Genelgenin 5’inci maddesine göre; Anılan 2. Dönem Toplu Sözleşmenin 8 inci maddesinde, sözleşmeli personel pozisyonlarında çalışanların, Devlet Memurları Yiyecek Yardımı Yönetmeliği hükümlerinden aynı usul ve esaslar çerçevesinde yararlanacağı hükme bağlanmıştır. Buna göre, 5393 sayılı Kanunun 49 uncu maddesi çerçevesinde mahalli idarelerde sözleşmeli personel olarak istihdam edilenler, sözleşmelerinde belirtilen unvanda Devlet memuru olarak çalışmakta olanların ödemekte oldukları yemek bedeli kendilerinden tahsil edilmek suretiyle ve anılan Yönetmelik’te belirtilen usul ve esaslar dikkate alınarak 31.12.2015 tarihine kadar yiyecek yardımından yararlandırılmaya devam olunacaktır.

--- Listelenen girdiler ---
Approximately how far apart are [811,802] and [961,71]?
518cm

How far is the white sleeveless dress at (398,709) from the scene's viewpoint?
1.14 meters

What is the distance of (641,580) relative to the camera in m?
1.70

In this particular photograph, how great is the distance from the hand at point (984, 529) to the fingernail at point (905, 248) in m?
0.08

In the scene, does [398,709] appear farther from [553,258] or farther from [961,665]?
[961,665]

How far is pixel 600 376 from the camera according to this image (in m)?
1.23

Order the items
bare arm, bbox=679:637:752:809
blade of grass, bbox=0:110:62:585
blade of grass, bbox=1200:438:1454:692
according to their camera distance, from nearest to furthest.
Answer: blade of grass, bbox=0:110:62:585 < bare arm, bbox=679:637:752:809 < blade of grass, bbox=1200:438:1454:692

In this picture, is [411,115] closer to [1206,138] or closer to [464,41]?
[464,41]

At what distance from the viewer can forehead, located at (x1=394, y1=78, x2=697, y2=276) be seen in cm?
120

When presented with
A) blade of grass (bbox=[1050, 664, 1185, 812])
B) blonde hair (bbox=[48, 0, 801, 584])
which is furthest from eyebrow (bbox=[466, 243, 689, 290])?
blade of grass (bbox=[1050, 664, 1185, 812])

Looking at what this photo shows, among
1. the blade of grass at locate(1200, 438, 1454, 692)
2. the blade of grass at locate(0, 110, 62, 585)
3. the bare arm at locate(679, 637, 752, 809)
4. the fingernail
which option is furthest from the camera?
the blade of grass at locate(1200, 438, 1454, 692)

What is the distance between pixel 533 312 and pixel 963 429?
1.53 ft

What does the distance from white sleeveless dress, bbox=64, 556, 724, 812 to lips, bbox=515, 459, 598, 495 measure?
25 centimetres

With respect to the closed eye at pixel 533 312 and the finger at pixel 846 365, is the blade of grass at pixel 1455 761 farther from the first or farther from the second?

--

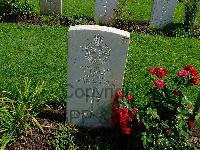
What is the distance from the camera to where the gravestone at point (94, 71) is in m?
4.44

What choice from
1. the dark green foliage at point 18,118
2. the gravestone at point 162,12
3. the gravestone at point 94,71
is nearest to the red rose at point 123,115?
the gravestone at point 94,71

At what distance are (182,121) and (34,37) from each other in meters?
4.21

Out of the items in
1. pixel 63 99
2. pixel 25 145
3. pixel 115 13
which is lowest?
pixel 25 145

---

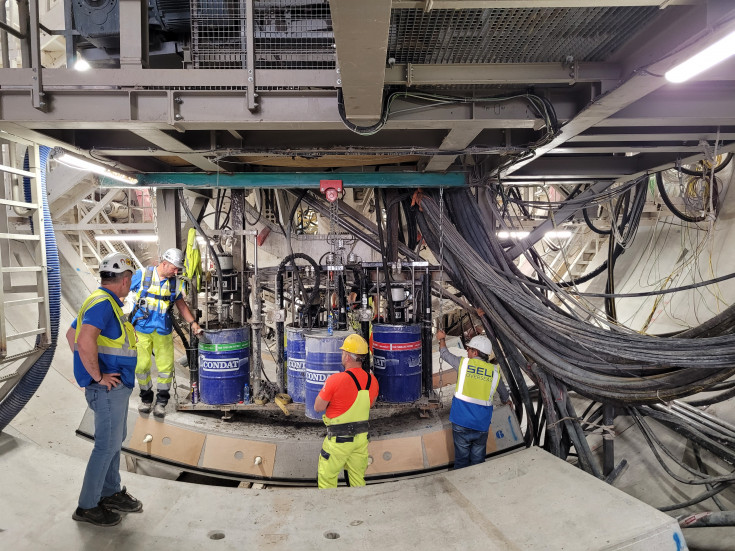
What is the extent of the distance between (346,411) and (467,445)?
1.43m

--- Problemler ---
(a) Yiyecek yardımıyla ilgili seçilmiş bölümde atıf yapılan bütün madde numaralarını, her birinin ait olduğu düzenlemeyle birlikte yazın.
(b) Listede "What is the distance between" ifadesini içeren satırdan "25 centimetres" ifadesini içeren satıra kadar (her ikisi dahil) olan satırların tamamını yeniden yazın. Bunu yaparken cevaplardaki her mesafe değerini -73 kadar kaydırın.

--- Alıştırma cevapları ---
(a)
5’inci madde: Genelge
8 inci madde: 2. Dönem Toplu Sözleşme
49 uncu madde: 5393 sayılı Kanun

(b)
What is the distance between pixel 533 312 and pixel 963 429?
-71.47 ft

What does the distance from white sleeveless dress, bbox=64, 556, 724, 812 to lips, bbox=515, 459, 598, 495 measure?
-48 centimetres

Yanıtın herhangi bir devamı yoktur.